VW steigt in den Betrieb von großen Batteriespeichern ein

VW plant ab 2025 »Power Center« in Norddeutschland – Ausgediente E-Auto-Batterien speichern Ökostrom für Flauten.
Foto: Eulerpool

Volkswagen betritt mit dem Betrieb großer Batteriespeicher ein neues Geschäftsfeld. Technik-Vorstand Thomas Schmall kündigte an, dass das erste sogenannte "Power Center" in Norddeutschland im kommenden Jahr ans Netz gehen wird. Der erste Spatenstich soll in den nächsten sechs bis acht Wochen erfolgen, und die Anlage wird Anfang nächsten Jahres betriebsbereit sein.

Das "Power Center" wird von der VW-Ladenetzsparte Elli betrieben und soll zunächst eine Kapazität von 700 Megawattstunden haben, die später auf eine Gigawattstunde ausgebaut werden kann. Diese Kapazität entspricht etwa der eines Gaskraftwerks. Weitere Anlagen sollen folgen, um ein wachsendes Marktsegment zu erschließen.

Diese Anlagen dienen als Puffer für Wind- und Solarenergie und tragen zur Stabilisierung des Stromnetzes bei. "Unsere Investitionen in stationäre Batteriespeicher sind ein wesentlicher Beitrag zur nachhaltigen Transformation der Energieversorgung", erklärte Schmall. Große Batteriespeicher könnten helfen, das Problem des Abschaltens von Windrädern und Solaranlagen bei Überangebot zu lösen.

VW prognostiziert, dass der Bedarf an solchen Batteriespeichern in Deutschland in den kommenden Jahren um das Zehnfache steigen wird. Derzeit gibt es in Deutschland nur Batteriespeicher mit einer Gesamtkapazität von einer Gigawattstunde. "Das verdoppeln wir allein mit diesem einen Power Center", betonte Schmall.

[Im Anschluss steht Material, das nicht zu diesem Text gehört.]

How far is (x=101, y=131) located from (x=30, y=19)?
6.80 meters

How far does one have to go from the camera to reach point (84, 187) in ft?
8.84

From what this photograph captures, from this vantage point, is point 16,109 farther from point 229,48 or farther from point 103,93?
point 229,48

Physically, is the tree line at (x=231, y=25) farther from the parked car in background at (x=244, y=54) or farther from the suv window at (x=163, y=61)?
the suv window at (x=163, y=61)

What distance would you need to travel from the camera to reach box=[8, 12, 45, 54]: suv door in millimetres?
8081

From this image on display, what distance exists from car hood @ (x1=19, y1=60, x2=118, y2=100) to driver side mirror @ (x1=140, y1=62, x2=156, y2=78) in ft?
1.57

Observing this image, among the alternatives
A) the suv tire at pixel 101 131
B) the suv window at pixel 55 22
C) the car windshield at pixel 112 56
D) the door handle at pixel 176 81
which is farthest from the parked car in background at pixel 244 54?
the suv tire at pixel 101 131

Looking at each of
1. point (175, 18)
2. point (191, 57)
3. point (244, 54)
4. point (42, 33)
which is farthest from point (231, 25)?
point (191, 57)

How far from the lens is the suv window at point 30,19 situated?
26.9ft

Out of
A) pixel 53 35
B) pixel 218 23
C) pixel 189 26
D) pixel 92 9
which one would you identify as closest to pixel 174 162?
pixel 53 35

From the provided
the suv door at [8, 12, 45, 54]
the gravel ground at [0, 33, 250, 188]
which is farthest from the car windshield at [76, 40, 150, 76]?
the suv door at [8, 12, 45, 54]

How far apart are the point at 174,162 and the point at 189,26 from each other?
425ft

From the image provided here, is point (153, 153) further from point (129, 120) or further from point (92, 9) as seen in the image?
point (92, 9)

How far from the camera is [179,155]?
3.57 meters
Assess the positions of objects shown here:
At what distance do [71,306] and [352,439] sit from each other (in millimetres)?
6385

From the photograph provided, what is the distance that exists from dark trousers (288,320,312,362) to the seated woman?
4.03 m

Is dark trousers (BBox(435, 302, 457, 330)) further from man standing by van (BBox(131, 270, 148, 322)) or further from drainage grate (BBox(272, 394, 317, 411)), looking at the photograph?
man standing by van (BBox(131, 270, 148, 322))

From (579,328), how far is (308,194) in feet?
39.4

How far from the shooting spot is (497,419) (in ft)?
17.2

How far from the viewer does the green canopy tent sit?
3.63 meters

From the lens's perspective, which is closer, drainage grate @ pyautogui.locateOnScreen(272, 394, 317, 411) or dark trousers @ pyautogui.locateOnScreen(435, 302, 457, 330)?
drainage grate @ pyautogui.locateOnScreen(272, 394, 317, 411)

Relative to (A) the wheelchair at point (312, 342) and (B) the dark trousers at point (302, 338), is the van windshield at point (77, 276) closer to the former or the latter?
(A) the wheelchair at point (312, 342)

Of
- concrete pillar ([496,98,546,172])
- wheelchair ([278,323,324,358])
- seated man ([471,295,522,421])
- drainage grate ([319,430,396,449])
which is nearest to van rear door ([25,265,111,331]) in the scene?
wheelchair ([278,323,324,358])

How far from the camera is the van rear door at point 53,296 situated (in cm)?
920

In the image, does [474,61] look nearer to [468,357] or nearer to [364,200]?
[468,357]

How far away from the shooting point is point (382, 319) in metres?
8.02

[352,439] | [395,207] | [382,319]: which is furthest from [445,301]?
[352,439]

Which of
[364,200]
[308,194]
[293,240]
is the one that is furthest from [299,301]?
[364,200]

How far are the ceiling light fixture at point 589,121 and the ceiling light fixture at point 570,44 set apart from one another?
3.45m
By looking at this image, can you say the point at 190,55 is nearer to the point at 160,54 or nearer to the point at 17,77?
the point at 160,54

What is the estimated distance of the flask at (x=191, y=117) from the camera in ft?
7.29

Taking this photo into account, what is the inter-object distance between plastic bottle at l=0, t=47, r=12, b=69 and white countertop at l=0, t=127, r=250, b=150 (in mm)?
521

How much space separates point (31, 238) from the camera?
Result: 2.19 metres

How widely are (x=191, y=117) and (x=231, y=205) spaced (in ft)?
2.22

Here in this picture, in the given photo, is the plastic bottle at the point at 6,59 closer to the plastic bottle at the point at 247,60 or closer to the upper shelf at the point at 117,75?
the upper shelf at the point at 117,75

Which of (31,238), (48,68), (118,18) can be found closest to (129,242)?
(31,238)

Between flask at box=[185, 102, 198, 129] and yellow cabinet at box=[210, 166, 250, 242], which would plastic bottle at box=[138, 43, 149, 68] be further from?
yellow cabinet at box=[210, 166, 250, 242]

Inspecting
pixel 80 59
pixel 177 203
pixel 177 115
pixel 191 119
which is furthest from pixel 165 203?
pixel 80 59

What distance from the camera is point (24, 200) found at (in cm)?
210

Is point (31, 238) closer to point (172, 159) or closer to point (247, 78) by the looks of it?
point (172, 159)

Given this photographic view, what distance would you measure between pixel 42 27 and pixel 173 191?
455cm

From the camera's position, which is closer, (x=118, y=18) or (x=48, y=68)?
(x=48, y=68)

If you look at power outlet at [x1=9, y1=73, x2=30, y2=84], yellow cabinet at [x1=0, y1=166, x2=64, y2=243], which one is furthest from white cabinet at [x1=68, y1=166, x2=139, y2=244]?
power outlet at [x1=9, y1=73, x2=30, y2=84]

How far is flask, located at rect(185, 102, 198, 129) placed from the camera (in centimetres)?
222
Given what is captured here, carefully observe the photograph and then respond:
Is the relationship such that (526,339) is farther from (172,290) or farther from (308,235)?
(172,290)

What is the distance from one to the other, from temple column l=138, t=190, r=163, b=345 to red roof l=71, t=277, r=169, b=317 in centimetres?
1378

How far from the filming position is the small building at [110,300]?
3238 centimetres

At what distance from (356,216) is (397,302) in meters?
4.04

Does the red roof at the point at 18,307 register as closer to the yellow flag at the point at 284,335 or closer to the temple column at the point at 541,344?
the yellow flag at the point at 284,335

Ein weiteres Ziel des Projekts ist die Nutzung ausgedienter E-Auto-Batterien, deren Leistung für den Einsatz im Auto nicht mehr ausreicht, die aber noch genug Kapazität für Großspeicher haben. Schmall gab jedoch zu, dass bei der ersten Anlage fabrikneue Batterien verwendet werden müssen, da es noch nicht genügend zurückgegebene Batterien aus Elektroautos gibt. Langfristig sollen gezielt ausgemusterte Batterien verwendet werden, bevor sie recycelt werden.

Im vergangenen Jahr eröffnete VW in Kassel ein kleineres "Power Center", das ausgediente Batteriesysteme aus dem Elektro-Kleinstwagen E-Up verwendet. Mit dieser Anlage nimmt Elli bereits am Handel an der Strombörse teil. Andere Autobauer wie BMW und Audi nutzen ebenfalls ausgediente Batterien als stationäre Stromspeicher, jedoch bisher nur für die eigene Energieversorgung oder an Ladestationen.

Die Wende zur E-Mobilität schwächelt derzeit in Deutschland. Aufgrund der zuletzt gesunkenen Nachfrage nach E-Autos und des Drucks durch billigere Konkurrenz aus China, kündigte der US-Autobauer Tesla an, zahlreiche Beschäftigte in Deutschland zu entlassen. Zudem stockt der Bau einer Batteriezellfabrik in Kaiserslautern trotz Hunderten Millionen Euro an Subventionen.